GNUGo is used to correct the results of self-play games during reinforcement learning runs. Since reinforcement learning proceeds without GNUGo, the installation of GNUGo is optional. However, I recommend the use of GNUGo because of TamaGo's win/loss decision at the end of the game is very messy.
To install GNUGo, simply execute the following command on Ubuntu.
apt install gnugo
Hyperparameters for reinforcement learning is defined in learning_param.py.
Hyperparameter | Description | Example of value | Note |
---|---|---|---|
RL_LEARNING_RATE | Learning rate for reinforcement learning. | 0.01 | 学習がある程度進んだ時に小さな値に変更すると良いです。 |
BATCH_SIZE | Mini-batch size for training. | 256 | GPUメモリが小さい場合はこの値を小さめに設定してください。 |
MOMENTUM | Momentum parameter for an optimizer. | 0.9 | |
WEIGHT_DECAY | Weight of L2-regularization. | 1e-4 (0.0001) | |
DATA_SET_SIZE | Number of data to be stored in a npz file. | BATCH_SIZE * 4000 | |
RL_VALUE_WEIGHT | Weight of value loss against policy loss. | 1.0 | This must be more than 0.0. |
SELF_PLAY_VISITS | The number of visits per move for self-play. | 16 | This must be more than 1. |
NUM_SELF_PLAY_WORKERS | The number of self-play workers. | 4 | |
NUM_SELF_PLAY_GAMES | The number of self-play games generated. | 10000 |
Since these hyperparameters are used to confirm that reinforcement learning progresses well, please use the set values as they are at first and gradually change the values to check the learning status when you try it out.
Neural network is defined using the following four files.
File | Definition |
---|---|
nn/network/dual_net.py | Neural network definition. |
nn/network/res_block.py | Residual block definition. |
nn/network/head/policy_head.py | Policy head definition. |
nn/network/head/value_head.py | Value head definition. |
If you try to change structure, I recommend you to change value of filters or blocks at first.
Reinforcement learning process runs in the following order.
- Using an existing neural network model and executing a specified number of self-play games.
- Adjusting the self-play games' results using GNUGo (optional).
- Executing neural network training using SGF files generated by self-play game process.
- Repeat from step-1 to step-3.
Reinforcement learning pipeline is defined in pipeline.sh.

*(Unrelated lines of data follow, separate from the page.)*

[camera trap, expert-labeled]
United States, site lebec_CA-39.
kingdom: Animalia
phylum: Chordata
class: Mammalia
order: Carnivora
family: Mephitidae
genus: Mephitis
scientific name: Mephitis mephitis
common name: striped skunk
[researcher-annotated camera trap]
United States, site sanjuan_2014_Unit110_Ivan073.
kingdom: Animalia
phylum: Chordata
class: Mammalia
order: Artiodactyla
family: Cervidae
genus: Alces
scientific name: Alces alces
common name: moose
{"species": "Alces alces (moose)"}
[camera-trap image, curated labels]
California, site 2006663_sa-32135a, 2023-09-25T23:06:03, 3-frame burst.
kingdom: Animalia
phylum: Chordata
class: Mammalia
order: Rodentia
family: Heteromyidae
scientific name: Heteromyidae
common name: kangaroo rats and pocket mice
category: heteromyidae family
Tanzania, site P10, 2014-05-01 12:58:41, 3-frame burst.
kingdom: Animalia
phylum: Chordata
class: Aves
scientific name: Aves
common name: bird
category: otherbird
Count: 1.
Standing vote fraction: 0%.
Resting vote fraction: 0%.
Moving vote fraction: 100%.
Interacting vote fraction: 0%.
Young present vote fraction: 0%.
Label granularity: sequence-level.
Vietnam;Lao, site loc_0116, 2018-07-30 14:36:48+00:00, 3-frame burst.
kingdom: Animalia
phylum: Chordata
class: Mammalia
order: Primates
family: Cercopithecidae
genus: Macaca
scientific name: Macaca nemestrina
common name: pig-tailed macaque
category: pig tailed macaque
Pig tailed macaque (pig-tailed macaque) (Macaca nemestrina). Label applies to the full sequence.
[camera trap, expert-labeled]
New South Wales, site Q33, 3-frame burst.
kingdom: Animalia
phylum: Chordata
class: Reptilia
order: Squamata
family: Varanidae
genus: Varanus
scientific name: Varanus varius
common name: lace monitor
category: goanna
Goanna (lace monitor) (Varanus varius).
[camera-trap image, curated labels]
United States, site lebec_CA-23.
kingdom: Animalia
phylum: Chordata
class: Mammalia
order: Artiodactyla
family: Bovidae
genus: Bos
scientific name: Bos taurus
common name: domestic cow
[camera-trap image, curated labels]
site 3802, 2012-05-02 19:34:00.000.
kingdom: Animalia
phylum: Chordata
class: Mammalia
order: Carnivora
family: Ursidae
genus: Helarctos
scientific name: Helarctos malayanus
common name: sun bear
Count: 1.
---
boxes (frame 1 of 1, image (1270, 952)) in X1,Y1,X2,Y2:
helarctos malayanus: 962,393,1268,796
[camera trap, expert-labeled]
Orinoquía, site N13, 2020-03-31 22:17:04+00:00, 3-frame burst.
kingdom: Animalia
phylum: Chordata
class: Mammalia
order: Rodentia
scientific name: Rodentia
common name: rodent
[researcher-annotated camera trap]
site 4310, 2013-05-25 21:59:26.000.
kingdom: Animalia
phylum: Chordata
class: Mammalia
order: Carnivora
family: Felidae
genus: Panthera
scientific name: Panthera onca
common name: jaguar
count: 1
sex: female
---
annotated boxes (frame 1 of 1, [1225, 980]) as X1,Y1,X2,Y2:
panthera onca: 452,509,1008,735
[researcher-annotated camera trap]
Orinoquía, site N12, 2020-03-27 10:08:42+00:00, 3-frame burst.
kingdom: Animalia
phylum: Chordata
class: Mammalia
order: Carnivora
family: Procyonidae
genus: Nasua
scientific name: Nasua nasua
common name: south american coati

Command line options for selfplay_main.py
Option | Description | Example of value | Default value | Note |
---|---|---|---|---|
--save-dir |
Directory path to save SGF files generated by self-play process. | save_dir | archive | |
--process |
The number of self-play workers. | 2 | NUM_SELF_PLAY_WORKERS | |
--num-data |
The number of self-play games generated. | 5000 | NUM_SELF_PLAY_GAMES | |
--size |
Go board size. | 9 | 9 | |
--use-gpu |
Flag to use a GPU. | true | true | Value is true of false. |
--visits |
The number of visits per move for self-play. | 100 | SELF_PLAY_VISITS | |
--model |
Path to a model file. | model/rl-model.bin | model/rl-model.bin |
Command line options for train.py
Option | Description | Example of value | Default value | Note |
---|---|---|---|---|
--kifu-dir |
Path to the directory contains SGF files. | /home/user/sgf_files | None | |
--size |
Go board size. | 5 | 9 | |
--use-gpu |
Flag to use a GPU. | true | true | Value is true or false. |
--rl |
Flag to execute reinforement learning | false | false | |
--window-size |
Window size for reinforcement learning | 500000 | 300000 |